Retail data analytics firm InfoScout has told payment industry conference PYMNTS R2 that the percentage of U.S. iPhone 6 owners who have tried Apple Pay fell from 15% in March to 13.1% in June. Usage has also fallen sharply among those who have tried the service. Surveying iPhone 6 owners who have previously used Apple Pay and were shopping in a store that accepts the payment method, the percentage using Apple Pay fell from 39.3% in March to just 23% in June.
Payment industry site Pymnts suggests that while the fall is in some ways unsurprising, Apple must also accept part of the responsibility …
The unsurprising element, explains InfoScout CEO Jared Schrieber, is that early adopters of the iPhone 6 were techier users.
But Apple has also failed to educate mass-market consumers, either about the security benefits offered by Apple Pay, or how to use it.

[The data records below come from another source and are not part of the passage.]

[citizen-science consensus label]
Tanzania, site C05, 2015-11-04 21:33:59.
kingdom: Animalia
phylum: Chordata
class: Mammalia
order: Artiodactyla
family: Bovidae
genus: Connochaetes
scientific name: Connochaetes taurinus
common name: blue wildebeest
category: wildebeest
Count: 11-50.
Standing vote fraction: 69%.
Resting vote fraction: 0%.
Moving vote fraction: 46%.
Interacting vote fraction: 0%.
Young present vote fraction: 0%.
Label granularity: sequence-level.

“As more and more people buy iPhone 6’s, we are seeing a lower percentage of them adopting or trying Apple Pay. That shouldn’t necessarily be a surprise as we move from people who are early adopters and more likely to try things, to later adopters who are not,” Schrieber noted.
Others at the conference said that habit was also hampering growth of Apple Pay.

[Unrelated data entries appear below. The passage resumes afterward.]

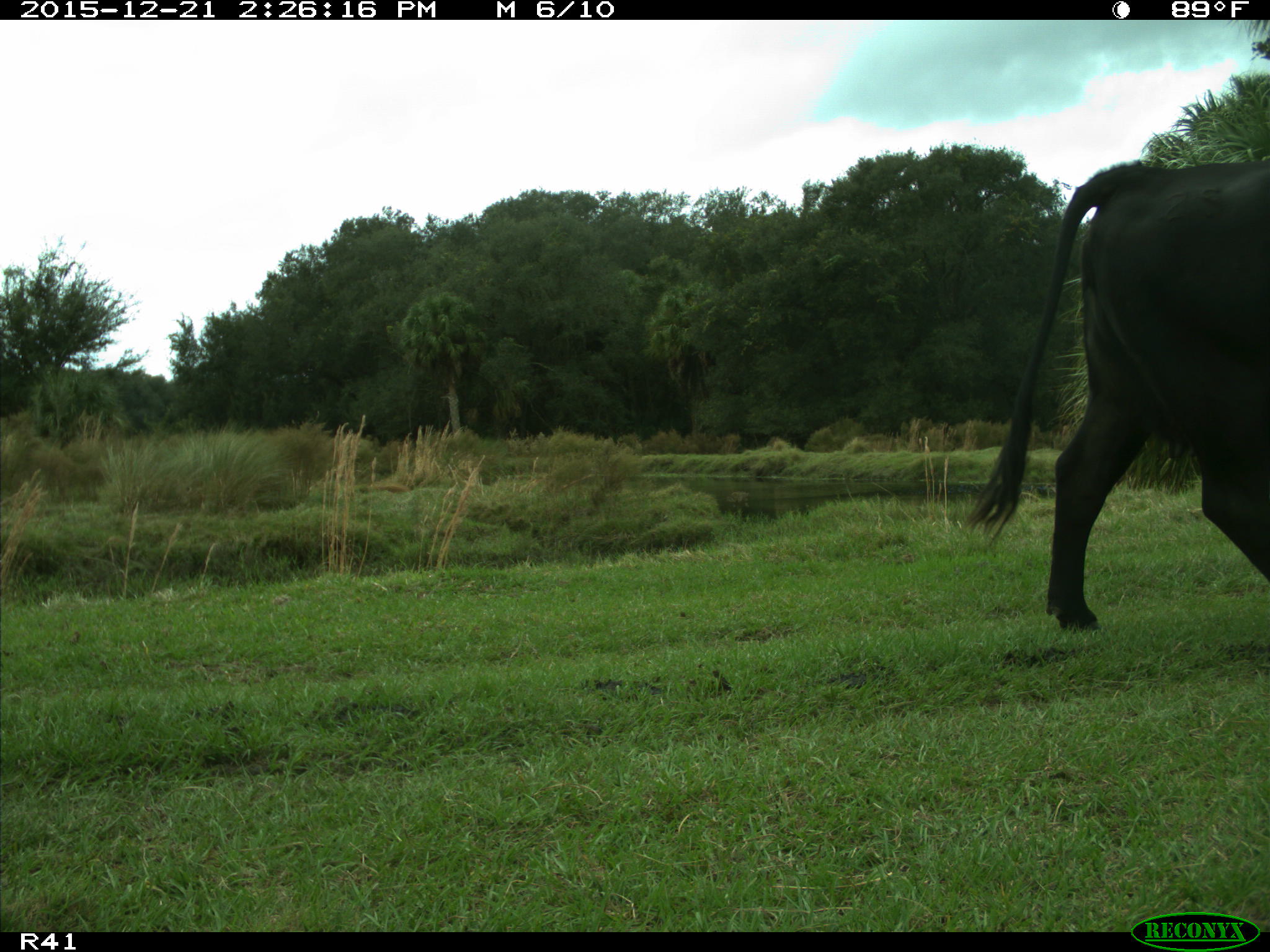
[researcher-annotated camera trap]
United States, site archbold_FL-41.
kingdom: Animalia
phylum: Chordata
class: Mammalia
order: Artiodactyla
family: Bovidae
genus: Bos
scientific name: Bos taurus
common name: domestic cow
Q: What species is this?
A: Bos taurus (domestic cow).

“People don’t understand why it is they would go about using Apple Pay, they are fine with what they have. And they are not familiar with how they would use Apple Pay if they wanted to,” Schrieber noted.
Apple is working hard to increase adoption of the service, recently adding 40 more banks and credit unions to bring the total number of financial institutions in the U.S. supporting Apple Pay to more than 400. The service also went live in the UK last month. Adoption by merchants of contactless terminals is also likely to increase as banks roll out next-generation payment cards which require updated terminals, with these expected to be in widespread use by October. Lastly, the survey’s conclusion is somewhat countered by another recent piece of research by Auriemma Consulting Group, which found that usage was on the rise as availability expands.
“We’re competing with 50 years of muscle memory and if we’re just swapping a swipe for tap, you’re only going to get the nerds like me to jump on board,” said Paydiant’s Chris Gardner.
LoopPay’s Will Graylin added that “merchant acceptance wasn’t there from the beginning, and it is very hard to build a sticky system if there is no place for consumers to get in the habit of using it.”